A few days ago from Frost & Sullivan's research analysts learned that the lightweight automotive materials market in 2010 reached $ 38 billion in revenue, and estimated that in compliance with the requirements of environmental protection regulations, by 2017 the number is expected to reach 95.34 billion US dollars.
Governments around the world have passed laws that require reductions in fuel consumption and/or carbon emissions. Since the weight of the car has a direct effect on its fuel efficiency, these laws allow the automotive industry to replace heavy materials in certain systems with lighter alternatives, which in turn leads to reduced vehicle weight. FrostSullivan pointed out that if the car's powertrain is also shrinking, the car's weight can be reduced by 10%, can achieve fuel savings of 5% to 7% (in MPG).
Sandeepan Mondal, FrostSullivan's senior research analyst, said: These laws also prompted automotive OEMs to seek innovative solutions to comply with legal regulations and still remain profitable.
For example, the European end-of-life vehicle directive has forced automakers to minimize the amount of waste they manufacture when the end of their useful life is approaching. On the one hand, the directive encourages the use of lightweight, recyclable materials in passenger vehicles; on the other hand, it also hinders the market growth of thermoset materials and carbon composites.
Although lightweight materials can indeed reduce the overall weight and carbon footprint of a car, it also significantly increases the cost of the car.
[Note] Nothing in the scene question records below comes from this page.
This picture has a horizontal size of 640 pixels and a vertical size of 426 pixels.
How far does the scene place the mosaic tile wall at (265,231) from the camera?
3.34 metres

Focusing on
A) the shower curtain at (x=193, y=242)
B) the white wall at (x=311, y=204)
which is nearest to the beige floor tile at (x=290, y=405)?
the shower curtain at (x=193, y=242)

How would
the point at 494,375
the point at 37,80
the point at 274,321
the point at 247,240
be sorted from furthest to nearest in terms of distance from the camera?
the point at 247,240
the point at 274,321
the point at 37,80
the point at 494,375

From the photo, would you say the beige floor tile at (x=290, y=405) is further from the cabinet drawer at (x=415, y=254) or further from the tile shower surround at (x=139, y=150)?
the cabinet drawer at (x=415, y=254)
The Frost Sullivan report believes that the business of OEMs and Tier 1 suppliers has been severely affected in the economic downturn, so under this unfavorable economic conditions, they will not be very likely to be keen on metal-based assembly. Business transfer to alternative material assembly.
According to Frost Sullivan's assessment, the lightweight automotive metal materials market in 2010 had revenues of US$206.81 billion and output of 10.3 million metric tons. The company expects that the automotive metal materials market will grow at a CAGR of 16.4% and increase to US$59.805 billion in 2017. Aluminum has always maintained a leading position in the use of automotive metal materials, both in terms of value and usage.
FrostSullivan also pointed out that external and white body components may witness more metal-to-metal substitutions. Aluminum is still the material of choice for body panels, and for high-strength structures, advanced high-strength steel (AHSS) is expected to replace lower-grade steel.
According to Frost Sullivan's assessment, the automotive plastic materials market had a revenue of 17.30.5 billion U.S. dollars in 2010, and the output was as high as 5.5 million metric tons. The entire automotive plastic materials market is expected to grow at a compound annual growth rate of 10.8%, and in 2017 it will grow to $35,526.2 million. Polypropylene has always maintained a leading position in the use of automotive plastic materials, both in terms of value and usage.
FrostSullivan pointed out that the internal and under the hood components may witness more plastic-to-plastic alternatives. However, in light of the continuing trend of reducing the weight of automobiles, most plastics will be used to replace metal components.
Among all the lightweight materials, aluminum has a leading position in terms of consumption and revenue; and polymers are mainly due to their lower cost-performance ratio (depending on the size, shape, and complexity of the components). More adoption. However, the adoption rate of plastics will be lower in structural components that require strong impact resistance.
The government departments of various countries in the world are constantly improving the standards of fuel efficiency and carbon emissions, but China has paid more attention to the energy conservation and emission reduction of automobiles than any other country. Chinese automotive OEMs are aggressively developing advanced materials and technologies to help reduce vehicle weight and meet emissions and fuel efficiency requirements.